Innensenator Andy Grote (SPD) hatte nach der Tat im März eine Reform der Sicherheitsbehörden angekündigt und im Juni ein Maßnahmenpaket vorgelegt, dessen Umsetzung aus Sicht der CDU-Opposition aber noch zu Wünschen übrig lässt.

Auch der Bund Deutscher Kriminalbeamter (BDK) zeigte sich unzufrieden. „Es ist vollkommen unkonkret, was das Maßnahmenpaket an Neuem mit sich bringt, bis auf vielleicht ein paar mehr Tarifstellen. Ansonsten ist alles gleich geblieben“, sagte Hamburgs BDK-Vorsitzender Jan Reinecke NDR info.

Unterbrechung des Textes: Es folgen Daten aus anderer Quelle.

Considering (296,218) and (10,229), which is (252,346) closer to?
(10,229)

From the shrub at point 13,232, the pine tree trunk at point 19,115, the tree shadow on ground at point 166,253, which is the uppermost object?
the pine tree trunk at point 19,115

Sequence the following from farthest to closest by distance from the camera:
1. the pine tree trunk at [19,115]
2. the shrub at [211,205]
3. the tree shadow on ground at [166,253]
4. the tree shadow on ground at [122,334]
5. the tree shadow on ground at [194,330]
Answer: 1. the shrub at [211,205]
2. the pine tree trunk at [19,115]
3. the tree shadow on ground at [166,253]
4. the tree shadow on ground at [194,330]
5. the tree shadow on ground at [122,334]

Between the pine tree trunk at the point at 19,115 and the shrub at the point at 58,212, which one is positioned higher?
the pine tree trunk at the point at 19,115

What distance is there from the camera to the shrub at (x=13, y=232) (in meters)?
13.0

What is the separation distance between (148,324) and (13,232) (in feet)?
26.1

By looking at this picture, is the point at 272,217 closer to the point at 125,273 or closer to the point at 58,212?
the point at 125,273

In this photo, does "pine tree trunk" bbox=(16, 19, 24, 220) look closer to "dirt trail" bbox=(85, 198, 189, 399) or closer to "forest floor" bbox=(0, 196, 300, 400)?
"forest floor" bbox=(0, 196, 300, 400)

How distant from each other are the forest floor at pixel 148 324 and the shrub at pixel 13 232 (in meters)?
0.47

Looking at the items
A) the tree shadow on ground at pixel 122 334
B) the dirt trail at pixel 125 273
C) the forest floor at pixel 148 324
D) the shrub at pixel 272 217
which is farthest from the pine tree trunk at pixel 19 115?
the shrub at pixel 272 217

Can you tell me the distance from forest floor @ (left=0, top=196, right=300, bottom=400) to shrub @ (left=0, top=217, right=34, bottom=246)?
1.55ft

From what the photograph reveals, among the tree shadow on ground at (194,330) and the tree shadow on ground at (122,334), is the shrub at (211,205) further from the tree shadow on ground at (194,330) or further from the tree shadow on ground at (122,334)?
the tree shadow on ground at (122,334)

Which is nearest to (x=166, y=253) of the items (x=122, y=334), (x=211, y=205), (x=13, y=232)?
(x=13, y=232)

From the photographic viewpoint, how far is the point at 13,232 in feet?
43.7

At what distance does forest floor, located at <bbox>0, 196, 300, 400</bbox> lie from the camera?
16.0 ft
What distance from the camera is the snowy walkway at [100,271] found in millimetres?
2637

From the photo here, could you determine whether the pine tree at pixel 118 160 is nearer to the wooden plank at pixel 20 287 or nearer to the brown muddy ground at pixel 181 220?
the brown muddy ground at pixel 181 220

Der 35 Jahre alte Philipp F. hatte am 9. März im Hamburger Stadtteil Alsterdorf sieben Menschen und sich selbst erschossen. Er nutzte dazu eine legale, amtlich registrierte Waffe. Er war als Sportschütze den Behörden bekannt. Auch hatte es einen anonymen Hinweis gegeben, dass er gefährlich sei. Eine Überprüfung in seiner Wohnung war wenige Wochen vor der Tat ohne Konsequenzen geblieben. Gegen einen Bediensteten der Waffenbehörde, der Hinweise aus dem Umfeld des Täters nicht dokumentiert und weitergegeben haben soll, wird inzwischen disziplinar- und strafrechtlich ermittelt.

Der Sprecher der Innenbehörde sagte, die Waffenbehörde sei inzwischen mit drei weiteren Polizeivollzugsbeamten verstärkt worden. „Drei weitere Stellen sind derzeit im Ausschreibungsverfahren.“ Aktuell arbeiten in der Waffenbehörde 30 Beamte. Künftig sollen für die Kontrolle von Waffenbesitzern täglich drei Teams im Einsatz sein.

„Alle Mitarbeitenden der Waffenbehörde wurden außerdem nach den neu festgelegten Compliance-Richtlinien überprüft“, sagte der Sprecher. Es gelte der Grundsatz: „Kein dienstliches Handeln bei privater Betroffenheit.“ So soll beispielsweise niemand für die Waffenbehörde tätig sein dürfen, wenn eine anzeigepflichtige Nebentätigkeit in einem Hamburger Schießclub oder Schützenverein vorliegt.

Auch hätten alle Mitarbeiter eine intensive Einweisung zum Umgang mit Gefahrenhinweisen und eine Checkliste dazu erhalten, sagte der Sprecher. „Zudem fand im August eine Veranstaltung zum Erkennen von psychischen Auffälligkeiten und den Grenzen der Erkennbarkeit in den Räumen der Waffenbehörde statt.“

Das Kompetenzzentrum für Risikobewertung im Landeskriminalamt sei noch im Aufbau. Dort sollen deliktorientiert und einzelfallbezogen Sachverhalte im Hinblick daraufhin analysiert werden, ob ein Risiko schwerer Gewalttaten wahrscheinlich ist. „Das schließt ausdrücklich auch die Bewertung von Hinweisen an die Waffenbehörde zu Personen mit waffenrechtlichen Erlaubnissen ein“, sagte der Sprecher.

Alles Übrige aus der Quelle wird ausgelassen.